New research in China suggests not only a link between air pollution episodes and suicide, but that as little as one week can separate the two events.
On a brighter note, the research also points out that in China – where 16% of the World’s suicides take place – efforts to improve air quality has saved over 45,000 lives that would have been lost to suicide.
The researchers describe these as: ‘additional’ suicides – deaths that would otherwise never have occurred had air quality not deteriorated.
China introduced its Air Pollution Prevention and Control Action Plan in 2013, following which annual average concentrations of PM2·5 fell by 33% and carbon monoxide by 28·2% over five years.
Research across 74 major cities found that in 2017, this improvement in air quality had led to 47,240 fewer deaths from related diseases than in 2013.
It has also been noted that improved air quality has lead to a significant decline in suicide rates, leading to this new research, prompted by increasing evidence suggesting that air pollution may play a role in shaping suicide risk by altering brain function.

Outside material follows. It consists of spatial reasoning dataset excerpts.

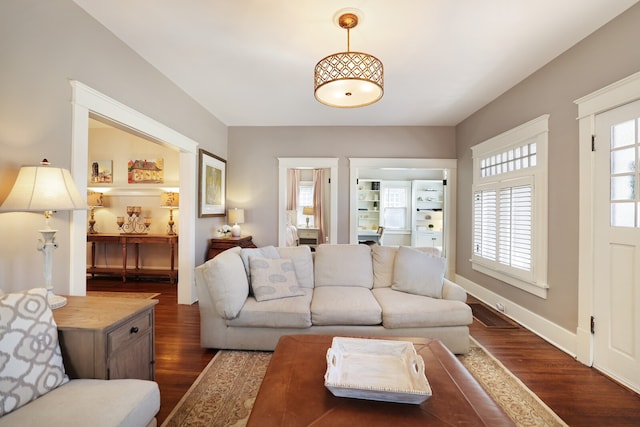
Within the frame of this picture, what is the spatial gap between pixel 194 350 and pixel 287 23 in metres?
2.89

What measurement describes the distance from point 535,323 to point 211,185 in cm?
442

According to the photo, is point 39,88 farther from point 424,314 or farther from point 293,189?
point 293,189

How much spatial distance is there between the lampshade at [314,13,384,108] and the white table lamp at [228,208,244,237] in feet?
9.26

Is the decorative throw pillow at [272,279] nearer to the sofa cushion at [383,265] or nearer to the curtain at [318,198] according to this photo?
the sofa cushion at [383,265]

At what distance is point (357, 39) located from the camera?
94.8 inches

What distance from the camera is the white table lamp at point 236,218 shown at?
4.49m

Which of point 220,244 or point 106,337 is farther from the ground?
point 220,244

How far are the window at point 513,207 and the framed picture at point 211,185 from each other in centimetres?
392

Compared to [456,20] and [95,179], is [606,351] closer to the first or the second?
[456,20]

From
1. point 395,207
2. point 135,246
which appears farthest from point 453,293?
point 395,207

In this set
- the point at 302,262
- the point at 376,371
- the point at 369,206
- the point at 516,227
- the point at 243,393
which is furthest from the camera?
the point at 369,206

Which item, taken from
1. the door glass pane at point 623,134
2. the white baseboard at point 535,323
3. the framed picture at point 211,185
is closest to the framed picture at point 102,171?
the framed picture at point 211,185

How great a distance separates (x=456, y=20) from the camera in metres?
2.14

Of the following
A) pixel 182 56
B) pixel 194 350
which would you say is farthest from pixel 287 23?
pixel 194 350
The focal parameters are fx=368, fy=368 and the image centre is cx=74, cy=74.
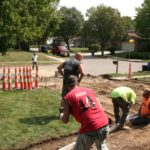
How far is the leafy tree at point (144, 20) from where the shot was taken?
190 ft

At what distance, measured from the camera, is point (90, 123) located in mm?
5457

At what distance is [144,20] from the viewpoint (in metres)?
58.3

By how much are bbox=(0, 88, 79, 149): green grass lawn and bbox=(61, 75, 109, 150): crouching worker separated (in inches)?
122

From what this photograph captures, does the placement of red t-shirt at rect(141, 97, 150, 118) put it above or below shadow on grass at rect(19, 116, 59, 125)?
above

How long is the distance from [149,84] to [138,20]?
42297 mm

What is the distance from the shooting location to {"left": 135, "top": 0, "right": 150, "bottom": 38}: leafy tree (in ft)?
190

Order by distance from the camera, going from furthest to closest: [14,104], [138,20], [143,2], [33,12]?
[143,2]
[138,20]
[33,12]
[14,104]

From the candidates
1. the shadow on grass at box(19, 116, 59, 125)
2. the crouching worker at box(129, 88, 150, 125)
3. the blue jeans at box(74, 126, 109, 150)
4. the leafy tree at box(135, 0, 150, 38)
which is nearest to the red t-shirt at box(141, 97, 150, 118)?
the crouching worker at box(129, 88, 150, 125)

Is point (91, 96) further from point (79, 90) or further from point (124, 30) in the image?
point (124, 30)

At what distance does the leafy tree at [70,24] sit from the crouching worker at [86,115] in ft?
210

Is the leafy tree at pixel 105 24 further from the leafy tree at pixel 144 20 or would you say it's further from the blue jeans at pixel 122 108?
the blue jeans at pixel 122 108

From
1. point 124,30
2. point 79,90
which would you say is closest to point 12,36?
point 79,90

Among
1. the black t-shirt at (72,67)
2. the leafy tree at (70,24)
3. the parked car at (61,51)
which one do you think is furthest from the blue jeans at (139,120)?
the leafy tree at (70,24)

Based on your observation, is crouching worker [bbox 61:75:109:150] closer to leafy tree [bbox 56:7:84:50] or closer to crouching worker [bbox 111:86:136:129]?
crouching worker [bbox 111:86:136:129]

The research team examined the impact of thermal inversions, described by the European Environment Agency as an event when: ‘warmer air rises and acts as a lid trapping the colder air close to the ground. Pollution, including that from road traffic is also trapped, so the air layer closest to the ground becomes more and more polluted. This continues until the prevailing meteorological conditions change.’
Such inversions only last a matter of hours but the researchers found that their occurrence prompted an increase in suicide rates to peak within a week, declining thereafter. This, they say, is ‘consistent with neurobiological evidence that PM2.5 influences emotional regulation and impulsive–aggressive behaviour.’
It was found that women over 65 were significantly more vulnerable than other members of society.
There has been a global fall in the number of recorded suicides and the researchers estimate that 10% of the decline in China is due to the efforts made to clean up the country’s air.